LLMChatCompletionProvider

Overview

LLMChatCompletionProvider is an abstract base class developed in the automata.llm.llm_base module and serves as a blueprint for building different types of LLM chat completion providers. Designed as a core component of an AI assistant, it provides the structure for receiving, interpreting, and generating responses to user messages.
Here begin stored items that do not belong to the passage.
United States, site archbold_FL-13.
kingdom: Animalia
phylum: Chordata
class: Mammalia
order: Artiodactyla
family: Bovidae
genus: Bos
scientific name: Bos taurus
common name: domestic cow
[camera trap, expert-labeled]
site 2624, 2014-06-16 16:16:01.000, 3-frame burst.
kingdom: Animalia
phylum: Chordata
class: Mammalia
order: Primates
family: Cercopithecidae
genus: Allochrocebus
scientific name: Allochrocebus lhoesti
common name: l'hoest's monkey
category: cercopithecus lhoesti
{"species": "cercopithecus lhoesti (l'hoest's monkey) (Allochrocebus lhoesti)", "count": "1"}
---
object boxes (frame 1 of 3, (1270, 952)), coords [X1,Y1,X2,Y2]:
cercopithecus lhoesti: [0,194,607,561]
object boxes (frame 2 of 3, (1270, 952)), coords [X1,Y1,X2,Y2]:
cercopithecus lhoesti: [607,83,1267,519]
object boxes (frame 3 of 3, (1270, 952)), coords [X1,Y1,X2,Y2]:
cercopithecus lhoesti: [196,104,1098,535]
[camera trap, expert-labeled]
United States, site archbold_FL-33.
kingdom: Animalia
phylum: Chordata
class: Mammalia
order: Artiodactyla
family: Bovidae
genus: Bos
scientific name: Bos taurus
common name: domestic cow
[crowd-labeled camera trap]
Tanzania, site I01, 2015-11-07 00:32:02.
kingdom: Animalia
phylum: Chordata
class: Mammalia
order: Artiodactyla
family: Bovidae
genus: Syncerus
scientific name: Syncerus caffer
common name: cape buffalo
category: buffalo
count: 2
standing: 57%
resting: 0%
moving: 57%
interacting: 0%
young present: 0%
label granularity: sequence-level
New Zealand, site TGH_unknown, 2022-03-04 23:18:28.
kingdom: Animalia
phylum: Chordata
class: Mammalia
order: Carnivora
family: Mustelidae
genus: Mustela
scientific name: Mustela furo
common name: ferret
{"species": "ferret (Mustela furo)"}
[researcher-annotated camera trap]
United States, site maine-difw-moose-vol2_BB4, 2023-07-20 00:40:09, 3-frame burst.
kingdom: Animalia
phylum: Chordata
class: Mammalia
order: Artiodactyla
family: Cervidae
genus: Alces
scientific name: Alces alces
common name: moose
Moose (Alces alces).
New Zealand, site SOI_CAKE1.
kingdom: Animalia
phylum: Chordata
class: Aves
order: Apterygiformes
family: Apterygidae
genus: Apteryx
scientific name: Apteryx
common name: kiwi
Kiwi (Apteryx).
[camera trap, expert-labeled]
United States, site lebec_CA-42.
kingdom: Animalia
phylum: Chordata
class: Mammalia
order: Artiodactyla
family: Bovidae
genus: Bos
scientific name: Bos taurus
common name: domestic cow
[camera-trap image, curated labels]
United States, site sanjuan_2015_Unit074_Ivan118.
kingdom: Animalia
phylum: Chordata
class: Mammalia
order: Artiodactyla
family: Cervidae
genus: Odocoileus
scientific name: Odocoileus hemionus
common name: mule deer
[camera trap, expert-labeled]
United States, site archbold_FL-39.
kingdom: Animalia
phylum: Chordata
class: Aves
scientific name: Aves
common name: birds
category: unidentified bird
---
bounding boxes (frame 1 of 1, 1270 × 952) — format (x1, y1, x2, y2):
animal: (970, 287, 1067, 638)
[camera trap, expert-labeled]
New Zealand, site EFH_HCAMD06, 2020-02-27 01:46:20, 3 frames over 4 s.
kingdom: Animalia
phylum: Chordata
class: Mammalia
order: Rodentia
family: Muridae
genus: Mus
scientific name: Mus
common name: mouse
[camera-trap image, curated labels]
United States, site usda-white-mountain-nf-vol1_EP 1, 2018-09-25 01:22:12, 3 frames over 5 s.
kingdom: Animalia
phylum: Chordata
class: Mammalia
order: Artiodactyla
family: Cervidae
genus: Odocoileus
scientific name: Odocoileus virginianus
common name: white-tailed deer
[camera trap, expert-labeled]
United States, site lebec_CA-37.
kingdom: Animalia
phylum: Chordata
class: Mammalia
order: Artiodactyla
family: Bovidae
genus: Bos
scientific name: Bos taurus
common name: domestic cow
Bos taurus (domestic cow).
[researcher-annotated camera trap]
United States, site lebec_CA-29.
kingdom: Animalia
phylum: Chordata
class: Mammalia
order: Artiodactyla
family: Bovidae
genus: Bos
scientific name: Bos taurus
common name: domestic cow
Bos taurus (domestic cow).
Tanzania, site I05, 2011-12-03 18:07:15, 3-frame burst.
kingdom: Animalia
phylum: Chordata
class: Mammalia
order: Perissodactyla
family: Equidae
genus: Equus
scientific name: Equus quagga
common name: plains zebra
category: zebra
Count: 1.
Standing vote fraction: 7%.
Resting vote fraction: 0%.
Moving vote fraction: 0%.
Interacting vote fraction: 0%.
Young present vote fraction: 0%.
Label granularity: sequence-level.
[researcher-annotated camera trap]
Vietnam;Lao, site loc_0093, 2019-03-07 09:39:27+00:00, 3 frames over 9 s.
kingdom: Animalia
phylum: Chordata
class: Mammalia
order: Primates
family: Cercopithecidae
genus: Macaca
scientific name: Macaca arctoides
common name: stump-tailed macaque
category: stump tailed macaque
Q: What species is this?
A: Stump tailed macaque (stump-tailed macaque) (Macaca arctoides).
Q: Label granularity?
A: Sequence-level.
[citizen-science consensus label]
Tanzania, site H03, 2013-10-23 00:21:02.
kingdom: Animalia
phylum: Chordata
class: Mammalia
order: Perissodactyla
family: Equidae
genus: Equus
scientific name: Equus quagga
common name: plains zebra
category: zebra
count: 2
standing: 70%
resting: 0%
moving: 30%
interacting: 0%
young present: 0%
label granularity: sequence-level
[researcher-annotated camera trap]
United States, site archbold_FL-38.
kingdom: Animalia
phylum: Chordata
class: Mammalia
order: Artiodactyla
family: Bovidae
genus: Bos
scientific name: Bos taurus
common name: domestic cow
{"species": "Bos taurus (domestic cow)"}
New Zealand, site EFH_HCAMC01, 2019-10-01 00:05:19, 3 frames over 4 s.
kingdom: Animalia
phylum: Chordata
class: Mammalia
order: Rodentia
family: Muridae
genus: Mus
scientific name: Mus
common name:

The key methods defined in the base class include get_next_assistant_completion(), add_message(), reset(), and standalone_call(). These methods provide a range of capabilities from fetching the next assistant completion to managing the provider’s buffer of chat messages. The standalone_call() method is especially important as it allows interacting with the LLM chat provider independently, which can be handy when the provider is treated as a singular output source rather than a chat provider.

Example

class CustomChatCompletionProvider(LLMChatCompletionProvider):
    def get_next_assistant_completion(self) -> LLMChatMessage:
        # Implement custom logic to get the next assistant message
        pass

    def add_message(self, message: LLMChatMessage, session_id: Optional[str]=None) -> None:
        # Implement custom logic to add a new message to the buffer.
        pass

    def reset(self) -> None:
        # Implement custom logic to reset the chat provider's buffer.
        pass

    def standalone_call(self, prompt: str, session_id: Optional[str]=None) -> str:
        # If the provider's buffer is not devoid of content Throw Exception
        # else implement custom logic to handle standalone calls.
        pass

This demonstrates how a developer might implement a class that inherits from LLMChatCompletionProvider. Note, however, each method contains a pass statement, indicating that the methods need to be replaced in accordance with specific completion provider requirements.

Limitations

As LLMChatCompletionProvider is an abstract base class, it does not provide any functionality on its own and must be subclassed. These subclasses must implement all of its abstract methods, or they too will become abstract classes. Moreover, the actual behavior of the methods is entirely dependent on their implementation in the subclasses, resulting in potential variability and inconsistency between different LLM providers.

Additionally, the standalone_call() method may result in an exception if the chat provider’s buffer is not devoid of content.

Follow-up Questions:

  • What are some recommended best practices for implementing the abstract methods in LLMChatCompletionProvider subclasses?

  • How does the standalone_call() work in synergy with the other methods of the class?

  • Can we build in some consistency-check mechanisms to ensure a standard behavior across different LLM providers?